Provided data
---------------

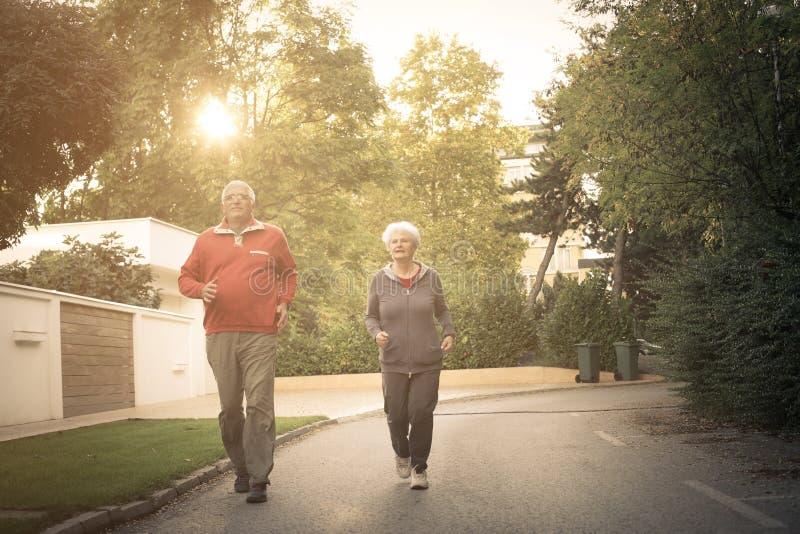 Smiling senior couple jogging in city park. stock photo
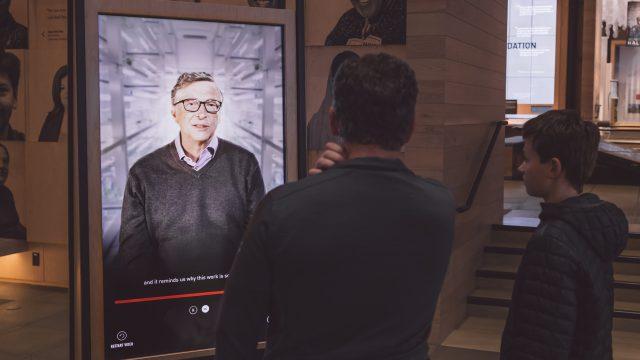 A visitor watches Bill Gates' interactive portrait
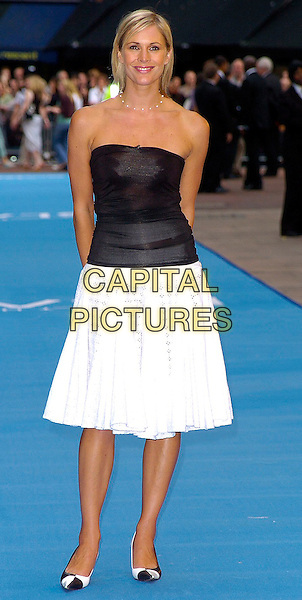 "JENNI FALCONER.""The Island"" UK Film Premiere, Odeon Leicester Square, WC2.August 7th, 2005.full length white skirt black strapless top arms behind back.www.capitalpictures.com.sales@capitalpictures.com.©Capital Pictures"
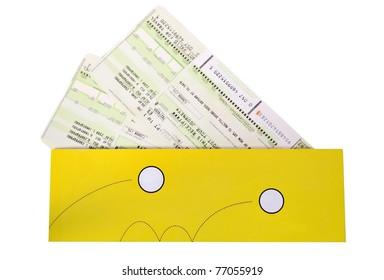 Airtickets to yellow envelope on white background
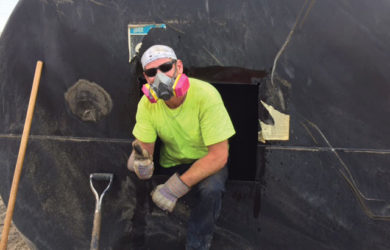 Keller Colley, senior EH&S compliance administrator, cleans out an underground storage fuel tank for disposal. Discarded tanks are frequently sold to scrap yards.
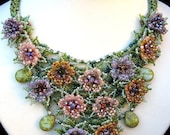 Beaded flower necklace in purple, pink, orange and green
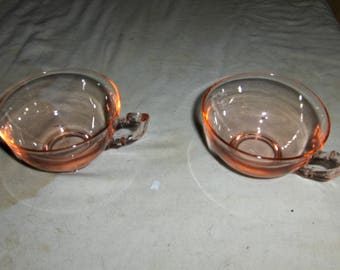 a pair of pink either snack cups or punch bowl cups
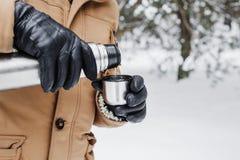 有热的饮料的人在热水瓶杯子在冬天森林里 库存图片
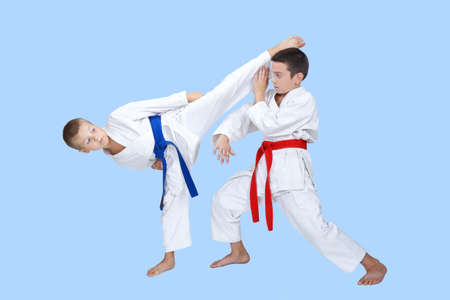 Two boys train a circular kick and block Stock Photo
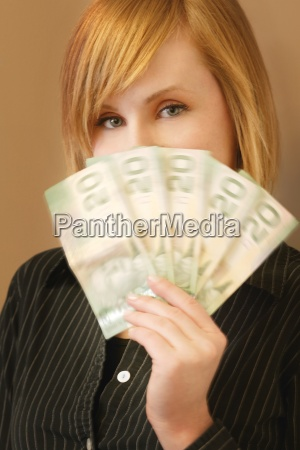 woman holding canadian twenty dollar bills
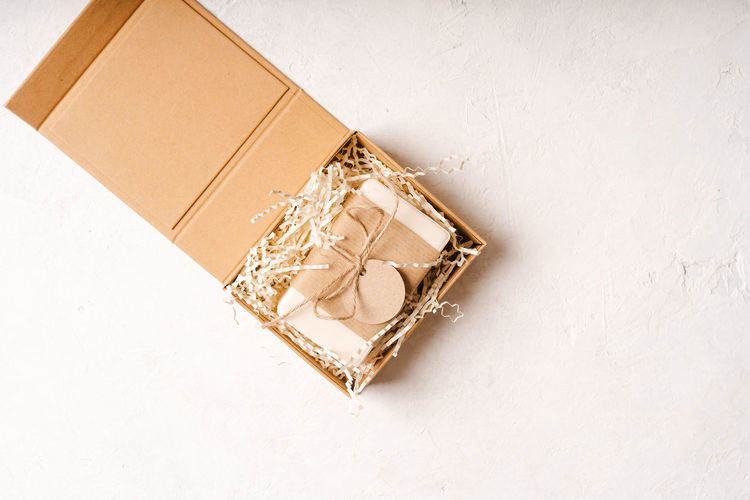 High angle view of paper box on white wall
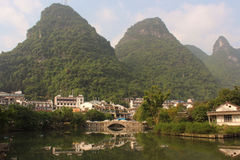 View with Green Hills and Bridge in Yangshuo Stock Image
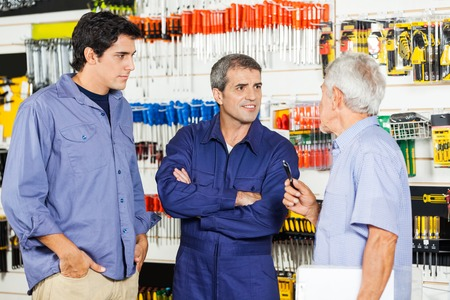 Worker Communicating With Customers In Hardware Shop photo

---------------

Action item
A verbatim transcript of the entries above is required, with the pictures left out.

Your solution
 Smiling senior couple jogging in city park. stock photo
 A visitor watches Bill Gates' interactive portrait
 "JENNI FALCONER.""The Island"" UK Film Premiere, Odeon Leicester Square, WC2.August 7th, 2005.full length white skirt black strapless top arms behind back.www.capitalpictures.com.sales@capitalpictures.com.©Capital Pictures"
 Airtickets to yellow envelope on white background
 Keller Colley, senior EH&S compliance administrator, cleans out an underground storage fuel tank for disposal. Discarded tanks are frequently sold to scrap yards.
 Beaded flower necklace in purple, pink, orange and green
 a pair of pink either snack cups or punch bowl cups
 有热的饮料的人在热水瓶杯子在冬天森林里 库存图片
 Two boys train a circular kick and block Stock Photo
 woman holding canadian twenty dollar bills
 High angle view of paper box on white wall
 View with Green Hills and Bridge in Yangshuo Stock Image
 Worker Communicating With Customers In Hardware Shop photo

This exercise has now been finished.